Some context and constraints:
- Existing implementation handles HTTP parsing and should remain unchanged (Swift-based).
- I’m okay with bypassing apps/sites that use certificate pinning (e.g., banking apps) and legitimate sites.
- Performance is important — I want to avoid high CPU utilization.

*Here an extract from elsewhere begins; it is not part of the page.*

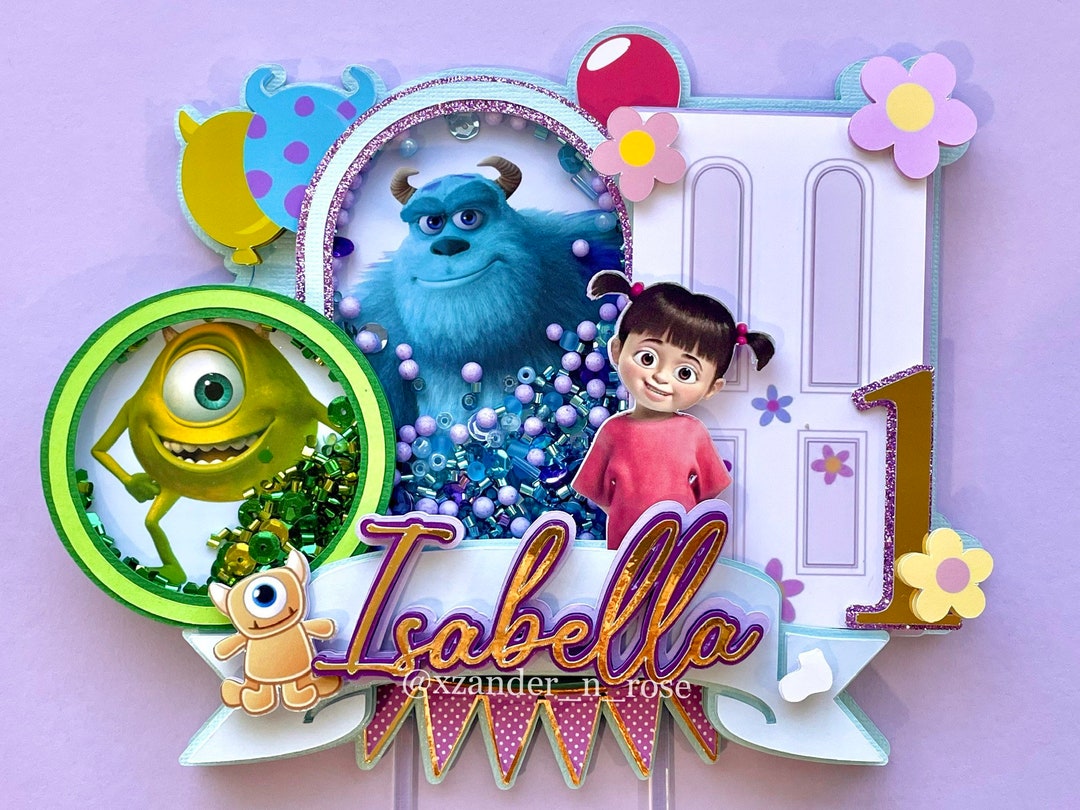 Monsters Inc, Boo Inspired Cake Topper, Birthday Decor - Etsy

- I’m relatively new to TLS inspection and MITM proxy design.
Questions
- Is it a good idea to implement TLS inspection within a system extension, or does that typically introduce significant complexity and performance overhead?
- As
NETransparentProxyProvideralready intercepting HTTPS traffic, can we redirect it to a separate processing pipeline (e.g., another file/module), while keeping the existing HTTP parser(HTTPFlowLogger - HTTP only parser) intact? - What are the recommended architectural approaches for adding HTTPS parsing via MITM in a performant way?
- Are there best practices for selectively bypassing pinned or sensitive domains while still inspecting other traffic?
- Any guidance on avoiding common pitfalls (e.g., certificate handling, connection reuse, latency issues)?
I’m looking for a clean, maintainable approach to integrate HTTPS inspection into my existing system without unnecessary complexity or performance degradation.
Please let me know if any additional details from my side would help in suggesting the most appropriate approach.
Thanks in advance for your time and insights—I really appreciate it.